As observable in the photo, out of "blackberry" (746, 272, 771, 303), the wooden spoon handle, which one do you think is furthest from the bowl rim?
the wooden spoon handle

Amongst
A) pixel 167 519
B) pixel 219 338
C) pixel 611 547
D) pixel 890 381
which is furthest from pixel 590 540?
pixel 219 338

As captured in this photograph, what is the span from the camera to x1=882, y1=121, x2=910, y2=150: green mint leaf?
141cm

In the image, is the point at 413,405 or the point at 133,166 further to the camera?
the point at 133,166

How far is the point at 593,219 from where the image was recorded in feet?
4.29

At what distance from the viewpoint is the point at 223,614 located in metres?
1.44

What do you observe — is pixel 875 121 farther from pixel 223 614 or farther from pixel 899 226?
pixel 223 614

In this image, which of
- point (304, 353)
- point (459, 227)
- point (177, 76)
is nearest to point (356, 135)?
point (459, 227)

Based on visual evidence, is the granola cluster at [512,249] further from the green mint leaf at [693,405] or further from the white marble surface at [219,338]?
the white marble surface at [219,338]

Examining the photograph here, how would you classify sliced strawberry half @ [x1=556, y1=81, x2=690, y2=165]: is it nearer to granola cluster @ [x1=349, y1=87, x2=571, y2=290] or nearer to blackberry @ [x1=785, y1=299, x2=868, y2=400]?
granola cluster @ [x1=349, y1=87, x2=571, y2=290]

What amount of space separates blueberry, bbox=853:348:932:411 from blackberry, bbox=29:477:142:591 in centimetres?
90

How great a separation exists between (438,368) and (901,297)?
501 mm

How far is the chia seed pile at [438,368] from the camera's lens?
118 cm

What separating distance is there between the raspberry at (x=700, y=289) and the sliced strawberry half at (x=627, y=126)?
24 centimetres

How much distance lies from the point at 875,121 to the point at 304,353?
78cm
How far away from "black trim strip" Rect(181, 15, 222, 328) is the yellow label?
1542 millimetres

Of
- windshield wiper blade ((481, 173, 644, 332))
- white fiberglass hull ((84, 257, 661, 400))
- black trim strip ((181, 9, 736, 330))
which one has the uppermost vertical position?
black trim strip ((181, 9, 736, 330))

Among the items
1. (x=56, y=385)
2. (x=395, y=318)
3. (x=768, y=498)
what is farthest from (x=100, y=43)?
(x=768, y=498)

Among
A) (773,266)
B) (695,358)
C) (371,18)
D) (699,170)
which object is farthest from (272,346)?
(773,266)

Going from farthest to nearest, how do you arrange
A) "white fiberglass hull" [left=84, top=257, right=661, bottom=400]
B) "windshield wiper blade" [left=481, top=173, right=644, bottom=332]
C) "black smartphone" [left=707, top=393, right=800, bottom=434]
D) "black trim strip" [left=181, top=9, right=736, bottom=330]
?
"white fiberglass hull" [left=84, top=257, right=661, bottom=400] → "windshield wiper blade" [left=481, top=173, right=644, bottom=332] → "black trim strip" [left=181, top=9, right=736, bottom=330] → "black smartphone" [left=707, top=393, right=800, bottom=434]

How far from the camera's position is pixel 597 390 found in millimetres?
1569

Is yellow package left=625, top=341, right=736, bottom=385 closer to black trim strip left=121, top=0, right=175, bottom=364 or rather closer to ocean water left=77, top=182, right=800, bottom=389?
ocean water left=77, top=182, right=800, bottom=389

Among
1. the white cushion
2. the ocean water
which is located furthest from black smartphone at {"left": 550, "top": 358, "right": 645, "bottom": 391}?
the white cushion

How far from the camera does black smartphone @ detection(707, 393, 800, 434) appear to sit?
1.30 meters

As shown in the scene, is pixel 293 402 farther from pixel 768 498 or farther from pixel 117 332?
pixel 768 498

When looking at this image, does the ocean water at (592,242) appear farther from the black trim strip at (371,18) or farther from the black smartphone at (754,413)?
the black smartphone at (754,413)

————

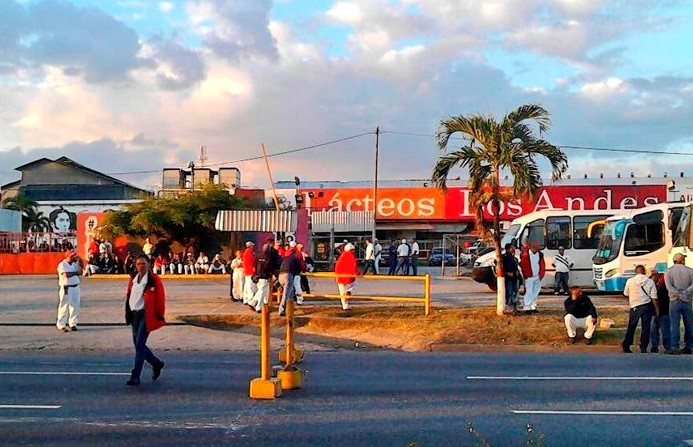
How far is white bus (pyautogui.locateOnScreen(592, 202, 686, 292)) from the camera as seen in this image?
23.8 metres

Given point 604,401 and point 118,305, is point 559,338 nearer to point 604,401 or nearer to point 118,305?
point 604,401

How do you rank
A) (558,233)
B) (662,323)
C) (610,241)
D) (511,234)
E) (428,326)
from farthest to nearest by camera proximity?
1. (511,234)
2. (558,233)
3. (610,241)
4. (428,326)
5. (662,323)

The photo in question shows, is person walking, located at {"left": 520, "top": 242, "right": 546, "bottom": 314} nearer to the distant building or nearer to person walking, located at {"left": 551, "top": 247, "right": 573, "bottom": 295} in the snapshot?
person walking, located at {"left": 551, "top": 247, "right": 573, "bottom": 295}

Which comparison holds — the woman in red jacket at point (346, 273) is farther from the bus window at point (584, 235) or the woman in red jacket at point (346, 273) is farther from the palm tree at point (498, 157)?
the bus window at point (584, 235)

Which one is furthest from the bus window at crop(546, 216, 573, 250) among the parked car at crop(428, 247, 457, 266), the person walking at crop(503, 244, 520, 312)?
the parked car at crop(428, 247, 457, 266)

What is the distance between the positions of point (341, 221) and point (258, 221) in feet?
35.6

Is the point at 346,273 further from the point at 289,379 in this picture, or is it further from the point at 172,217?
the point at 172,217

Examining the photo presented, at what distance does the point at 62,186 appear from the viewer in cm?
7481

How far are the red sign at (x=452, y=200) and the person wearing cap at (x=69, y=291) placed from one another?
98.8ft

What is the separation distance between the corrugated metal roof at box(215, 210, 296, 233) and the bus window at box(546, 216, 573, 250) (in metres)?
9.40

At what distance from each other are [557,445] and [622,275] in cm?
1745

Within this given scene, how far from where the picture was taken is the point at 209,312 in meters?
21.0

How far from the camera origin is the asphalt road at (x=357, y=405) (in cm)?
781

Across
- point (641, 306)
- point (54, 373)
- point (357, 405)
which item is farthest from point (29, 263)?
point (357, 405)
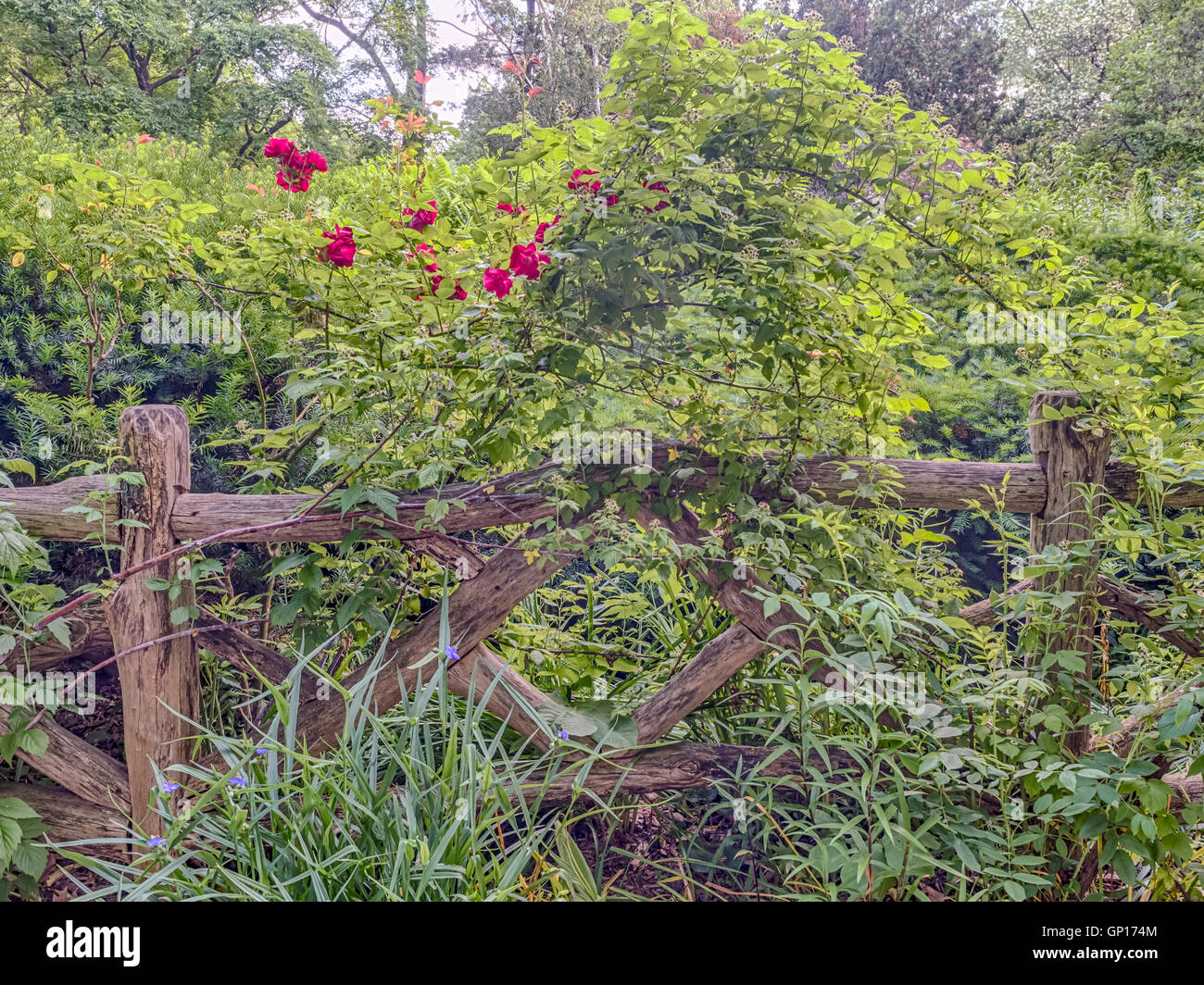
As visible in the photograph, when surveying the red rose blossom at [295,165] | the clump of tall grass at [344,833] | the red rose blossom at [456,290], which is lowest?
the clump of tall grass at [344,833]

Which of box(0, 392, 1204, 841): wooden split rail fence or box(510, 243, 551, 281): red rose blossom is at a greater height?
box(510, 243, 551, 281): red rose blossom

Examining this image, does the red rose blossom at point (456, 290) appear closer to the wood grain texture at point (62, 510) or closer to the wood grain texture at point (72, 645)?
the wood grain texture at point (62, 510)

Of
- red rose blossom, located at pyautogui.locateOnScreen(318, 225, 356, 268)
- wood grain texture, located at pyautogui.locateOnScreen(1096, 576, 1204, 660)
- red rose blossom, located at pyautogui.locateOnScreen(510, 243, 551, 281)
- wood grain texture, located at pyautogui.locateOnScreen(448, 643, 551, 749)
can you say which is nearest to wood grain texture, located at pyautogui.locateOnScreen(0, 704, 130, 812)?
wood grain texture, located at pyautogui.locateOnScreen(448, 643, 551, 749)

————

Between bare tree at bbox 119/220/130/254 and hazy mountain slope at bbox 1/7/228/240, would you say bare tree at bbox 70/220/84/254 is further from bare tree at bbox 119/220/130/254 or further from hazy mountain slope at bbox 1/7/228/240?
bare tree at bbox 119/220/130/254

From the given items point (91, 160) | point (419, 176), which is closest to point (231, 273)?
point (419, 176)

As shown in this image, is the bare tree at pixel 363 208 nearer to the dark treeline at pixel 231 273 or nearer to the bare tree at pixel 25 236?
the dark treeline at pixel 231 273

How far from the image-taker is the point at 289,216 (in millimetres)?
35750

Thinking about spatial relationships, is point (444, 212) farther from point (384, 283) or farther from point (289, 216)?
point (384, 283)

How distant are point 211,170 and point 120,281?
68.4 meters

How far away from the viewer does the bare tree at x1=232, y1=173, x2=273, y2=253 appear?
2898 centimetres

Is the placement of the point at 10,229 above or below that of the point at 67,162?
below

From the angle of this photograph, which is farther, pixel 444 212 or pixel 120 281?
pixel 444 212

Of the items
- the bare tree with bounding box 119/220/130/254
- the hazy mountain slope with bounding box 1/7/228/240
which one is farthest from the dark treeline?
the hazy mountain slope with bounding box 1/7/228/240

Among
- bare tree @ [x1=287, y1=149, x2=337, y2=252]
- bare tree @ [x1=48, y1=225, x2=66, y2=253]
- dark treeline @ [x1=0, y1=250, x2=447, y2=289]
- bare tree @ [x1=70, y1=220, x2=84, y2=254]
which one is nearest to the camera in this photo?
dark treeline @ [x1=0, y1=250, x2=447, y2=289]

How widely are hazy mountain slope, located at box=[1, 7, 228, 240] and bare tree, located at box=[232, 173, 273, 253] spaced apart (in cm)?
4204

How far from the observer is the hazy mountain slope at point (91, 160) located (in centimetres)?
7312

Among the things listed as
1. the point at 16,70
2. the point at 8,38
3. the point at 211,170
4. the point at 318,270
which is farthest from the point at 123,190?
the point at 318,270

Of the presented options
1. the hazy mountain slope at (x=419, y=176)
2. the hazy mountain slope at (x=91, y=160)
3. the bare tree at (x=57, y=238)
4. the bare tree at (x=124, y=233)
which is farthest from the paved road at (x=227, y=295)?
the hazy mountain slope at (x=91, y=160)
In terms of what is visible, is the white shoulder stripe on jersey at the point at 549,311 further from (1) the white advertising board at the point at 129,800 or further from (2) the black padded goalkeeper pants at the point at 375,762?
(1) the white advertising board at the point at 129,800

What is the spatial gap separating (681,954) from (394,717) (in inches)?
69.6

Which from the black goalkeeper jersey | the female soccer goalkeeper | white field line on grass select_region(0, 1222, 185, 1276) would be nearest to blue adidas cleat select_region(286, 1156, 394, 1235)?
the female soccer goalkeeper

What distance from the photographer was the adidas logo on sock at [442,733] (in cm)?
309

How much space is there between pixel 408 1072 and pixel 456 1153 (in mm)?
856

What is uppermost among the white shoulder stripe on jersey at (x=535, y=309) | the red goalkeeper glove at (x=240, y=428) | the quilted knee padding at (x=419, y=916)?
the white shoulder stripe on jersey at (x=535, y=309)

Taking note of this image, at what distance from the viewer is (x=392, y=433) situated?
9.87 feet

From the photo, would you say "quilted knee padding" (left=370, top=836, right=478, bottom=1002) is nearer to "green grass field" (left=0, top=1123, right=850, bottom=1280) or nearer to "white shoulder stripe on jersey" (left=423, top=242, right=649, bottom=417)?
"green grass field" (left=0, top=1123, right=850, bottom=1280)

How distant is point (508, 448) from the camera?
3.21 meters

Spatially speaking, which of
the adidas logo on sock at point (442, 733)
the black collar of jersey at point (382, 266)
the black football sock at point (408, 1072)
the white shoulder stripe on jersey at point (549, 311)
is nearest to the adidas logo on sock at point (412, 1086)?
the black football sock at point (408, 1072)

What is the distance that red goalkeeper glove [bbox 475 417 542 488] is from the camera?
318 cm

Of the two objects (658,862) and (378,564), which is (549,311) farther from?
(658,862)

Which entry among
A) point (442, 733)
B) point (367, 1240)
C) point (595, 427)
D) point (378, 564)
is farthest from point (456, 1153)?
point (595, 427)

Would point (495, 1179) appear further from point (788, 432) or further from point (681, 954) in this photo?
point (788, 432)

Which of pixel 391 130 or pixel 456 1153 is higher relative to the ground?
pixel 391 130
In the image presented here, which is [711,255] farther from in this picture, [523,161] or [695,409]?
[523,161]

————

» **Stated problem**:
Can you gather every row above that contains the word "where" and copy each one in full?

» **Completed exercise**:
How far is the point at 593,219 from where the image was recorded in feet?
Within this given scene, how far from where the picture was taken is the point at 209,312 in meters?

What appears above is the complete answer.